Alex Notman

Personal information
- Full name: Alexander McKeachie Notman
- Date of birth: 10 December 1979 (age 45)
- Place of birth: Dalkeith, Scotland
- Height: 5 ft 7 in (1.70 m)
- Position(s): Striker

Youth career
- Manchester United

Senior career*
- Years: Team / Apps / (Gls)
- 1996–2000: Manchester United / 0 / (0)
- 1999: → Aberdeen (loan) / 2 / (0)
- 2000: → Sheffield United (loan) / 10 / (3)
- 2000–2003: Norwich City / 54 / (1)
- 2004: King's Lynn
- 2006–2007: King's Lynn
- 2007: Wroxham
- 2007: Boston United
- 2007–2010: Wroxham
- 2010: Formartine United

International career
- 1998–2000: Scotland U21 / 11 / (2)

= Alex Notman =

Scottish footballer

Alexander McKeachie Notman (born 10 December 1979) is a Scottish former professional footballer who played as a striker.

==Club career==
Born in Dalkeith, Notman began his career with Manchester United. He only made one substitute appearance for their first team against Tottenham Hotspur, and spent loan spells at Aberdeen and Sheffield United. He signed for Norwich City in November 2000 for a fee of £250,000. Notman retired from professional football in November 2003 due to injury.

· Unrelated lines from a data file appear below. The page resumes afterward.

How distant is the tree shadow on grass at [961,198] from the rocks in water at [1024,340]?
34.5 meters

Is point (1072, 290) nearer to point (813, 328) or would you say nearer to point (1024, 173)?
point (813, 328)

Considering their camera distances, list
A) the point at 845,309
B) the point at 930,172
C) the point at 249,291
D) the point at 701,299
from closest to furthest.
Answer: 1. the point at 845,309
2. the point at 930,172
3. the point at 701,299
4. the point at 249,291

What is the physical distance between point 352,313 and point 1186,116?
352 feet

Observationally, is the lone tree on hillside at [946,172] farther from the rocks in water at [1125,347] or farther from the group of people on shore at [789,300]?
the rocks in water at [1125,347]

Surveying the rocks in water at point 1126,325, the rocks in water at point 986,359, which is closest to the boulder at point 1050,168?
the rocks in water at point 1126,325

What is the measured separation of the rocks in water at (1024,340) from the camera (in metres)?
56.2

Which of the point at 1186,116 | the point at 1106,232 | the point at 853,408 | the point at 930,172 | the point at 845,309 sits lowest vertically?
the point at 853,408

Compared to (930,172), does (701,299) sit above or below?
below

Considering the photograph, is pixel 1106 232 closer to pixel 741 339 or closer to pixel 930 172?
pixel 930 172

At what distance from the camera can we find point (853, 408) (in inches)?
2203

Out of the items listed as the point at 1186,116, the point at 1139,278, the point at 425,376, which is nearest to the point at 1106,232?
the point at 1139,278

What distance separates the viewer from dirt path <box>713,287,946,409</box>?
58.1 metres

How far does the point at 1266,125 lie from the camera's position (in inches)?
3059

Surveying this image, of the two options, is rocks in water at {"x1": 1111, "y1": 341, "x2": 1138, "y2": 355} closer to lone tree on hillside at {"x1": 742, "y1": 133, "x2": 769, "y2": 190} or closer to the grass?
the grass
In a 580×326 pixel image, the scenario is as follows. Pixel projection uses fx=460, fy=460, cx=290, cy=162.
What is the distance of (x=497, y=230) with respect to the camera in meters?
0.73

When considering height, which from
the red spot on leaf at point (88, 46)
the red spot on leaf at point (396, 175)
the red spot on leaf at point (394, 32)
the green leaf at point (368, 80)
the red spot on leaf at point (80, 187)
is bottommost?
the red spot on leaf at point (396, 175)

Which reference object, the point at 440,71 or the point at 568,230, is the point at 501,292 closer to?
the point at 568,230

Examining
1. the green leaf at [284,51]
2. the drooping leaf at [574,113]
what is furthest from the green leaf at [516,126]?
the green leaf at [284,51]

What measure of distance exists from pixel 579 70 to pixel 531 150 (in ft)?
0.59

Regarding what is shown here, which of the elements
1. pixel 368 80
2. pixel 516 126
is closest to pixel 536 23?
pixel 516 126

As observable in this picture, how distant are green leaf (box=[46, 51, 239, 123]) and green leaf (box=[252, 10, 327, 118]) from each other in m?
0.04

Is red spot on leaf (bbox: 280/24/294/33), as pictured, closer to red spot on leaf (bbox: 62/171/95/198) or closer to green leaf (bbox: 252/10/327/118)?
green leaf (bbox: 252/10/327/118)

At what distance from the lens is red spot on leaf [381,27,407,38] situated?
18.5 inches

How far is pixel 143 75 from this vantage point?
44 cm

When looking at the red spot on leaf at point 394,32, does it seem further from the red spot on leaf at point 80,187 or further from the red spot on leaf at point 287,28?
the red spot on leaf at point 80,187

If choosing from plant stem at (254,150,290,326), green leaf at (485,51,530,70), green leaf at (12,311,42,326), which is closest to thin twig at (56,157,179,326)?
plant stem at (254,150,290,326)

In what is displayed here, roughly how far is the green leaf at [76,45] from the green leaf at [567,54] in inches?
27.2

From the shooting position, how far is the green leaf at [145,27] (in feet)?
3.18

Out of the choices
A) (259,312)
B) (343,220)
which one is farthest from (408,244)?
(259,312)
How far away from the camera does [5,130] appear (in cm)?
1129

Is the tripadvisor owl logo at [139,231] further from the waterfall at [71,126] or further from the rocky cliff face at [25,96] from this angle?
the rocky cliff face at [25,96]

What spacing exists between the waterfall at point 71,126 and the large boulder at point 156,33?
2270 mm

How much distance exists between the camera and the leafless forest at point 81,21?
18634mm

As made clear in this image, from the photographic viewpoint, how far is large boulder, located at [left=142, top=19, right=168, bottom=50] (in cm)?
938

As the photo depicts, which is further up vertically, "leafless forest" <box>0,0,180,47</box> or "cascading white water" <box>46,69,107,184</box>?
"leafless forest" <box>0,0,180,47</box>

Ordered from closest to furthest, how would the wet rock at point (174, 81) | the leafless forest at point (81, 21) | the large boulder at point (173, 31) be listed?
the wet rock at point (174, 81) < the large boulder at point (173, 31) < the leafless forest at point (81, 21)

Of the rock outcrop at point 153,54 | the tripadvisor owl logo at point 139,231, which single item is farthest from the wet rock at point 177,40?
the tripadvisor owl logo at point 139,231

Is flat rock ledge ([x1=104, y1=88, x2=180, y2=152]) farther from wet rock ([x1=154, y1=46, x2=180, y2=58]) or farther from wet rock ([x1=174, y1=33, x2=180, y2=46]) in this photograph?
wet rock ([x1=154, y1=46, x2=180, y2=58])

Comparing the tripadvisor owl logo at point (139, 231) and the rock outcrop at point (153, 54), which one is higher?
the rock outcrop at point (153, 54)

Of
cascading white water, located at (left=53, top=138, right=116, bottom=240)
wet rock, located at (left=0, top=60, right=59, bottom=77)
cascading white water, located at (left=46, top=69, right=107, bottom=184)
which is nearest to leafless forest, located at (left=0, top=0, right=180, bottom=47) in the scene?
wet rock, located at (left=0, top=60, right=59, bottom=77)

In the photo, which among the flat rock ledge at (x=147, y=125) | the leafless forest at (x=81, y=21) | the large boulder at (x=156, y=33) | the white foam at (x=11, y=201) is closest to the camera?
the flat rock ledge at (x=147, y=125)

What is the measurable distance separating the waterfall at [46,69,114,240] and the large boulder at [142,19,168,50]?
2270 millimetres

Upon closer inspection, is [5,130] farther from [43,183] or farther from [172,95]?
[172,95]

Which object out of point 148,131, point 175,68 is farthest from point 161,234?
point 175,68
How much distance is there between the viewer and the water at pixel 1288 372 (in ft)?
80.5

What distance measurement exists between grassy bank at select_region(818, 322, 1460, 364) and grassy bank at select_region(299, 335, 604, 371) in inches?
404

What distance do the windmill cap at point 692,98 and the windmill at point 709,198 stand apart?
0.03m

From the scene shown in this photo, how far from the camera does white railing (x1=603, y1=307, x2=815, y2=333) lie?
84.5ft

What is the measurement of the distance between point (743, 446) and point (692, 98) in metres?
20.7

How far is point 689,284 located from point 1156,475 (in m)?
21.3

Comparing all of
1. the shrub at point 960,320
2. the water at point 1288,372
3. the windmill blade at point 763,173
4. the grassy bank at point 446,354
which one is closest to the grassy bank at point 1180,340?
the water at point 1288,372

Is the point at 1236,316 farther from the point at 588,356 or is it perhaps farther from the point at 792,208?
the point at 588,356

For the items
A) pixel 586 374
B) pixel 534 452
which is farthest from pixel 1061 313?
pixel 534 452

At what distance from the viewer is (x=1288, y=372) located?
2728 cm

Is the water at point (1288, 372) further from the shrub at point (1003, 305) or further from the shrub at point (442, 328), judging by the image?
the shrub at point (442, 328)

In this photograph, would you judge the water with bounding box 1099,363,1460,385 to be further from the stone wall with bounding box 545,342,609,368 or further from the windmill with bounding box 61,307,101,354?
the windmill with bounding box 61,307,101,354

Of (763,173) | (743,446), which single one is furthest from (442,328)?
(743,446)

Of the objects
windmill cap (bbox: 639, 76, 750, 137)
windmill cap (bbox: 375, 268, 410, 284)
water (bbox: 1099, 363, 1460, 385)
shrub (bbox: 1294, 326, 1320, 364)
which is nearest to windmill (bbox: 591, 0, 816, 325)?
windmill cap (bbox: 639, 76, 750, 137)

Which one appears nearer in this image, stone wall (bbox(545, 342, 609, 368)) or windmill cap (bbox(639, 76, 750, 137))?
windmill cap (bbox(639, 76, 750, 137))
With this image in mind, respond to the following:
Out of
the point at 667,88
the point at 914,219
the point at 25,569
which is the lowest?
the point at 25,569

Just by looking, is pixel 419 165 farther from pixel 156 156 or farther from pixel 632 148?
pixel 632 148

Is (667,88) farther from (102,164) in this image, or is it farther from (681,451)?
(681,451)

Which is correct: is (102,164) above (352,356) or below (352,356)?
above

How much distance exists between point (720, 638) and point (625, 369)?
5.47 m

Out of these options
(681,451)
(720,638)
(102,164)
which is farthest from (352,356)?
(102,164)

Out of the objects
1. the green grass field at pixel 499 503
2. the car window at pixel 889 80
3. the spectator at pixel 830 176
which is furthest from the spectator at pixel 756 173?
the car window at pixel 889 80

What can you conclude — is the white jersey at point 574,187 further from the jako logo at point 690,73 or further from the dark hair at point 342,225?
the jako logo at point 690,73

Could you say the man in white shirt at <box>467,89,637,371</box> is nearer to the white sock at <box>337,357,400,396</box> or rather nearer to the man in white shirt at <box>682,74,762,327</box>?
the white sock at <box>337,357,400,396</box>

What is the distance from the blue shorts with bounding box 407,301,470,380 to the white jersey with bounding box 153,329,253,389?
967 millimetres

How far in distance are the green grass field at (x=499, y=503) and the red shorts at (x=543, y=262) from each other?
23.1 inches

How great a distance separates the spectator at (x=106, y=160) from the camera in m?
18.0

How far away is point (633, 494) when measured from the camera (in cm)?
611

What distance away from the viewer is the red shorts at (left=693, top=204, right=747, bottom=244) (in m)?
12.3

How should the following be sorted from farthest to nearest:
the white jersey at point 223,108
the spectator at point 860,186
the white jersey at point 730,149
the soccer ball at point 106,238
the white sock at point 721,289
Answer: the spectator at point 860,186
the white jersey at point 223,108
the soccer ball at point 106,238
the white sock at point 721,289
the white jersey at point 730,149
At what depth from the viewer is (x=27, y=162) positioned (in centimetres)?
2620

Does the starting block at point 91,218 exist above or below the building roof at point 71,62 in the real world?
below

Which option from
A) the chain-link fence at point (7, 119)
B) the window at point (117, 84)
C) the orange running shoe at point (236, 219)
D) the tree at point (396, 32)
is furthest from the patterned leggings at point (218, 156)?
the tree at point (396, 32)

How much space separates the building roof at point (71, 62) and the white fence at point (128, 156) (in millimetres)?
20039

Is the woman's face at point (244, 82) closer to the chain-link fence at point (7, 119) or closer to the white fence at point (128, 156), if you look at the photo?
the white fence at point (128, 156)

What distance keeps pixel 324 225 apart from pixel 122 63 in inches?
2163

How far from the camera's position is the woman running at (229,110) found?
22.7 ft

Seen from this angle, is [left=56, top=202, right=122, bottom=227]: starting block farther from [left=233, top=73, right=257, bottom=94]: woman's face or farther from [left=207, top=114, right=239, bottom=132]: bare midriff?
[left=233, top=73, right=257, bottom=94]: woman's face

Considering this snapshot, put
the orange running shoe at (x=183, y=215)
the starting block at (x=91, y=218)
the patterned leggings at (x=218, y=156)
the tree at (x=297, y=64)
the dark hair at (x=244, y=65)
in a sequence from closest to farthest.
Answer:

He signed for non-league King's Lynn in January 2004; he left after one appearance before re-signing for the club in August 2006. He left the club again in March 2007, and signed for Wroxham in October 2007. A week later he signed for Boston United, before returning to Wroxham in December 2007. He signed for Formartine United in 2010.

==International career==
Notman was a Scotland under-21 international.